| Provided text |
Studio album by Otis Redding and Carla Thomas
- Released: March 16, 1967
- Recorded: January 18–24, 1967
- Genre: Soul
- Length: 32:53
- Labels: Stax/Atlantic S716
- Producer: Jim Stewart

Otis Redding chronology
| Complete & Unbelievable: The Otis Redding Dictionary of Soul (1966) | King & Queen (1967) | Live in Europe (1967) |

Carla Thomas chronology
| The Queen Alone (1967) | King & Queen (1967) | Memphis Queen (1969) |

= King & Queen =

King & Queen is a studio album by the American recording artists Otis Redding and Carla Thomas. It is Thomas' fourth album and Redding's sixth and the final studio album before his death on December 10, 1967. Influenced by Marvin Gaye's duets, the album features ten covers of soul classics and the eleventh finishing song co-written by Redding.

The album includes crossover hits "Tramp" and "Knock on Wood". Following Redding's death, the single "Lovey Dovey" was also released. The original album's liner notes were written by Tennessee Senator Howard H. Baker, Jr. It was released on March 16, 1967, by Stax Records.

==Background and recording==
Producer Jim Stewart had the idea to produce a duet album with Otis Redding and Carla Thomas, as he thought it would help their musical careers' progress, and that "[Redding's] rawness and [Thomas's] sophistication would work" well together. Another reason to combine the two artists was in the hopes of achieving a success similar to that which Motown singer Marvin Gaye had with both Mary Wells and Kim Weston. Carla Thomas was already successful in the R&B business; she had already had many singles appear in both the Hot 100 and Hot Rhythm & Blues Singles charts, most recently her 1966 song "B-A-B-Y". Redding agreed to record with Thomas, simply stating, "Well, hey, you from Memphis, you from Tennessee, you can hang". At the time the album was recorded in January 1967, Thomas was studying at Howard University in Washington D.C. for an M.A. in English. Recorded in about six days (another source states only three days), the album features eleven songs: ten covers of soul classics, and an eleventh song, "Ooh Carla, Ooh Otis", that Redding co-wrote with Al Bell. It features house band Booker T. & the M.G.'s, pianist Isaac Hayes, and the brass section the Memphis Horns. Six out of eleven songs were cut during their session; the rest were overdubbed by Redding in the following days owing to their concert obligations.

| Task to complete |
Answer these questions about the King & Queen text.
(a) Who wrote the liner notes for the original album?
(b) What degree was Carla Thomas studying for at Howard University when the album was recorded?
(c) With whom did Redding co-write "Ooh Carla, Ooh Otis"?

Spatial relation data:
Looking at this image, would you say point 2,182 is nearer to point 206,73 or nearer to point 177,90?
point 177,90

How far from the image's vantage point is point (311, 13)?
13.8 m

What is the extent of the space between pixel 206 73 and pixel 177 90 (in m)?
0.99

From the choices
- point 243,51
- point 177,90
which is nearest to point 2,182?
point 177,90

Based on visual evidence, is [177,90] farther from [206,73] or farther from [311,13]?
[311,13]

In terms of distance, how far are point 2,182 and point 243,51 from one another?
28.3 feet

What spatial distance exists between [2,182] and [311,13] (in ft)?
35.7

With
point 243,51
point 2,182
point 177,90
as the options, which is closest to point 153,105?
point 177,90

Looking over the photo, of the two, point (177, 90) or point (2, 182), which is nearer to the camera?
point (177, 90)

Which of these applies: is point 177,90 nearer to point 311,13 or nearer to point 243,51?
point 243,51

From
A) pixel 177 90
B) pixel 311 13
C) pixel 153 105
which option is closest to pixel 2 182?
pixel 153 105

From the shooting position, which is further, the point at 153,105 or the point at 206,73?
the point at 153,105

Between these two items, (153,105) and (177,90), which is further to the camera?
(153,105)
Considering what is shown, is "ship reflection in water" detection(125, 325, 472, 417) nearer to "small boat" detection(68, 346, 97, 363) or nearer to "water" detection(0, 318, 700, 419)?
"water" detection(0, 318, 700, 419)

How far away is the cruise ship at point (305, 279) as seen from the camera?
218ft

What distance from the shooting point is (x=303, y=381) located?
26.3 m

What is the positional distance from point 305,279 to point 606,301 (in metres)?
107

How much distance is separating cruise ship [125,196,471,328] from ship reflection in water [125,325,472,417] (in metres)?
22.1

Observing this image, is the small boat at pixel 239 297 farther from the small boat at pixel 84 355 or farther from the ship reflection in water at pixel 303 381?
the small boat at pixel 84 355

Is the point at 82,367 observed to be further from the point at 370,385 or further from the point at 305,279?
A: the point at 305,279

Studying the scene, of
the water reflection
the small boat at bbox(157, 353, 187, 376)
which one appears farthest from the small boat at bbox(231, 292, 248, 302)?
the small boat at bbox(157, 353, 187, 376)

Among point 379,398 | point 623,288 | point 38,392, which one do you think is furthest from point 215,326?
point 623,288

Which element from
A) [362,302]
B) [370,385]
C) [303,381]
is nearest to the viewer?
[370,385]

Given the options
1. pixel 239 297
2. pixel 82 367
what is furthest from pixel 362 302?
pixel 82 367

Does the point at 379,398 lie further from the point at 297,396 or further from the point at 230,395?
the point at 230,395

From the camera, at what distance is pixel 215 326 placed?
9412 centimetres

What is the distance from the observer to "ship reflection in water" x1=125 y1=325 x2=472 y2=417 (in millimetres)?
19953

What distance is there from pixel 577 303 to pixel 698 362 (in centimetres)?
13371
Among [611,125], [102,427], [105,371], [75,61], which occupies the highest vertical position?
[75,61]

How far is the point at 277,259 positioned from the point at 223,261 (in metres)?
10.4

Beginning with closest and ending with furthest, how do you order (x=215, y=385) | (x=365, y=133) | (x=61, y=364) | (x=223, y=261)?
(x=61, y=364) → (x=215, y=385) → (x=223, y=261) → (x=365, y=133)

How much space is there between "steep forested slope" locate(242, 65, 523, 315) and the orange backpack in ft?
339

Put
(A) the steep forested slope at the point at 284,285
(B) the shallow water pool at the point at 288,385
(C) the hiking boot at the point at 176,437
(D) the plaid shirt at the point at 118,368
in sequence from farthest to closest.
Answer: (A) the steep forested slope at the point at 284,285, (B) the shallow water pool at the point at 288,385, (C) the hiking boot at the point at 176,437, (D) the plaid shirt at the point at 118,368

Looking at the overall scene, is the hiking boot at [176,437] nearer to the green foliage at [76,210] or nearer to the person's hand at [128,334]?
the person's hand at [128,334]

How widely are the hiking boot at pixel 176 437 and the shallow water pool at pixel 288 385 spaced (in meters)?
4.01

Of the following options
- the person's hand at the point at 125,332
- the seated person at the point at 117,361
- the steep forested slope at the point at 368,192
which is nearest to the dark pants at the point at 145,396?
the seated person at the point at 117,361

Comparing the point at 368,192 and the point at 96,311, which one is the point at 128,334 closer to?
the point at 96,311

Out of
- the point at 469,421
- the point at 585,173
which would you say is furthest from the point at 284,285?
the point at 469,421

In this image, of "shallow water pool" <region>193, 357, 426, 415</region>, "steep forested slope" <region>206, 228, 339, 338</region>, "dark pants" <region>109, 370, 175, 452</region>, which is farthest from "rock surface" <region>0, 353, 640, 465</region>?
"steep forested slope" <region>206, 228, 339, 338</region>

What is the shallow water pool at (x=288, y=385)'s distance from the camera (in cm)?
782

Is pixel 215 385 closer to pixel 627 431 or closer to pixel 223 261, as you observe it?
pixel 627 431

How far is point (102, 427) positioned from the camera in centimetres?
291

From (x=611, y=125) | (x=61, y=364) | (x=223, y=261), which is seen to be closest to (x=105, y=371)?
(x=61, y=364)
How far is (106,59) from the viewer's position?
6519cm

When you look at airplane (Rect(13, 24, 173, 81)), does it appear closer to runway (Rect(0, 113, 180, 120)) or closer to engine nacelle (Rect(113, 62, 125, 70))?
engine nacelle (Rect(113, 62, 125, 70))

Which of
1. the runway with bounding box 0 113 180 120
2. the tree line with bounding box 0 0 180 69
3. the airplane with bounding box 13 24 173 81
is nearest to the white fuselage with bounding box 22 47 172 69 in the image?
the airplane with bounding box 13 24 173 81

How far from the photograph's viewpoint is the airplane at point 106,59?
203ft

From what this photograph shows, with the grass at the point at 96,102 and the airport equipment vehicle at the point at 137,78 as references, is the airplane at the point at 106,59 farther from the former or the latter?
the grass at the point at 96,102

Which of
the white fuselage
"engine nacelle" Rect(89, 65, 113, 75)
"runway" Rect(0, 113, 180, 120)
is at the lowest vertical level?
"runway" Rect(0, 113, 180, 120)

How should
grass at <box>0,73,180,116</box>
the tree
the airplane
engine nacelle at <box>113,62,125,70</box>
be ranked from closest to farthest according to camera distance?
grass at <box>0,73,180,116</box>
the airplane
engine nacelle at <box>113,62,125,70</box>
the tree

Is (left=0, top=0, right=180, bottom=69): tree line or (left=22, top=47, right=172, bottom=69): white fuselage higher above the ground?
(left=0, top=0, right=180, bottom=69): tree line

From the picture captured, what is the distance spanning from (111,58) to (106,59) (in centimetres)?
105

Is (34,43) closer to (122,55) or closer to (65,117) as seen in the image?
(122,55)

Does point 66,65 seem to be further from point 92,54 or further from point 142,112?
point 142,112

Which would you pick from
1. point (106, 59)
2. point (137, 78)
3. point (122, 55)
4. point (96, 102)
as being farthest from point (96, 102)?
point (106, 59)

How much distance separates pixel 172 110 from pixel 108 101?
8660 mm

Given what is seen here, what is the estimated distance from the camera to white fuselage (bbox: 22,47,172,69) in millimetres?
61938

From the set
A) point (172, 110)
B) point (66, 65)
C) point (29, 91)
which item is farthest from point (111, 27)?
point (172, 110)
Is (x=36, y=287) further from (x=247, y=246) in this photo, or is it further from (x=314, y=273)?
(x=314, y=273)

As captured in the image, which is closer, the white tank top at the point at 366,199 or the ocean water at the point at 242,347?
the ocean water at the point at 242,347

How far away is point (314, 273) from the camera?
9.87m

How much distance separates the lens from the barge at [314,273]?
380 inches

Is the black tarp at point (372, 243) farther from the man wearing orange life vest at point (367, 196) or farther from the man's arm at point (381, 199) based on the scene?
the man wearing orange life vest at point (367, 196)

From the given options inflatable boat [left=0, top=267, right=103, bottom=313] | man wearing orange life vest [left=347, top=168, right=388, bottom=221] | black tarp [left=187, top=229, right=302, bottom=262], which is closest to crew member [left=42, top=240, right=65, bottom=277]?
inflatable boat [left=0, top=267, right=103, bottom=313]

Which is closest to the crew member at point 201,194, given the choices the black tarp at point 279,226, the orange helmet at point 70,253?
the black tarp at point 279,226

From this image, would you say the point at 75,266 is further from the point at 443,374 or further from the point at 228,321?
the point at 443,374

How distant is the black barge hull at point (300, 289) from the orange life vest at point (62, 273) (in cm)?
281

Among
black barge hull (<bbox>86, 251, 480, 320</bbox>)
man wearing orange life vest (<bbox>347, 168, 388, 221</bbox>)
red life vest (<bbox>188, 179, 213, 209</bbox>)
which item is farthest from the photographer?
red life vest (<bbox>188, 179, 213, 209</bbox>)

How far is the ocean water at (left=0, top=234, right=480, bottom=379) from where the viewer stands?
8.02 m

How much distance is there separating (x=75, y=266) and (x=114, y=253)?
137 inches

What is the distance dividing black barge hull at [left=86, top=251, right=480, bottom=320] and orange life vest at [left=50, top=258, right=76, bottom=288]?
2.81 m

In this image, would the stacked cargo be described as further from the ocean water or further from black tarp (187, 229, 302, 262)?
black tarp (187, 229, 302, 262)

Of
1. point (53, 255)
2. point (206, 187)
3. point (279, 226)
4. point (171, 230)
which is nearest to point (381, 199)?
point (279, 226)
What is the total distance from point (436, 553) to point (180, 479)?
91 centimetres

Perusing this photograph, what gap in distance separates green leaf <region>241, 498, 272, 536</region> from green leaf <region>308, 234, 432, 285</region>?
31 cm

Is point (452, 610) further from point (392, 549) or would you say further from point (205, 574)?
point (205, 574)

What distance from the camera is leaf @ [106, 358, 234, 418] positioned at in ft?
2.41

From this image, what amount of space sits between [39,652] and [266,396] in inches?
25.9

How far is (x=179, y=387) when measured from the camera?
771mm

| Full solution |
(a) Tennessee Senator Howard H. Baker, Jr.
(b) An M.A. in English.
(c) Al Bell.